Peradaban Purba Nusantara

Jejak Peradaban Megalitik di Situbondo: Batu-Batu Purba yang Menyimpan Cerita Leluhur

Dipublikasikan oleh pada 29 Mei 2025


Pendahuluan: Ketika Batu Menyimpan Sejarah Manusia

Di balik kerasnya batu, tersimpan kisah panjang manusia purba Nusantara. Situbondo, daerah pesisir di timur laut Jawa Timur, ternyata bukan hanya kaya secara alam, tetapi juga sejarah. Penelitian arkeologi ini menyingkap berbagai situs megalitik yang tersebar di tiga lokasi utama: Plalangan, Patemon, dan Bayeman.

Karya ini bukan sekadar pendataan tinggalan arkeologis, tetapi juga penafsiran historis dan kultural terhadap sistem budaya dan sosial masyarakat megalitik di Situbondo. Inilah dokumentasi sejarah yang menjembatani masa lalu dan masa kini.

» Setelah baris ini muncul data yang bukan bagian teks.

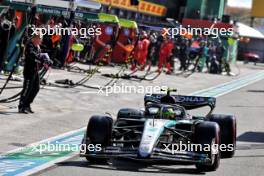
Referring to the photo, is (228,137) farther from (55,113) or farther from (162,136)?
(55,113)

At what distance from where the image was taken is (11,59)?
69.8 ft

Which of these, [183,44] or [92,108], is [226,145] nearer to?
[92,108]

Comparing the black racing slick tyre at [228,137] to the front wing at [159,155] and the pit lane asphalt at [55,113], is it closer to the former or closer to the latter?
the front wing at [159,155]

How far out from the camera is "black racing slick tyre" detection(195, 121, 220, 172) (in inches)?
382

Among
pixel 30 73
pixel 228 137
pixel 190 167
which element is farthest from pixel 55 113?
pixel 190 167

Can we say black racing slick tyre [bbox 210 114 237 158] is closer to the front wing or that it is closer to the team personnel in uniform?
the front wing

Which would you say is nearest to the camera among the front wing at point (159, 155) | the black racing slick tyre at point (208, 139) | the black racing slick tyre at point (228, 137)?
the front wing at point (159, 155)

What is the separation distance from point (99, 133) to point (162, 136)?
0.94 meters

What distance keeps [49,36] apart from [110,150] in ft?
39.7

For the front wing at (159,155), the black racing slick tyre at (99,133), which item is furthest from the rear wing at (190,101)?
the front wing at (159,155)

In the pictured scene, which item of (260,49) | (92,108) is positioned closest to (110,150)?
(92,108)

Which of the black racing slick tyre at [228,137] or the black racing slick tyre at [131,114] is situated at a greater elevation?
the black racing slick tyre at [131,114]

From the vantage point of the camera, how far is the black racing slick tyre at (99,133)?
10.0 metres

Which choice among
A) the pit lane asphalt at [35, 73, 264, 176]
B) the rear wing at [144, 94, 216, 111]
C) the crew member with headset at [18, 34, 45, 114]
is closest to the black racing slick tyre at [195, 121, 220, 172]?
the pit lane asphalt at [35, 73, 264, 176]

Tujuan Penelitian: Mengungkap, Memahami, dan Menafsirkan

Penelitian ini bertujuan untuk:

  1. Mengidentifikasi dan memetakan jumlah, jenis, serta persebaran tinggalan megalitik.

  2. Menggali sistem budaya dan kepercayaan komunitas megalitik.

  3. Merekonstruksi sistem sosial dan ekonomi masyarakat masa itu.

Metode yang digunakan adalah pendekatan sejarah, dengan penafsiran hermeneutik yang mencakup analisis bentuk, konteks, perbandingan, serta analogi etnoarkeologi.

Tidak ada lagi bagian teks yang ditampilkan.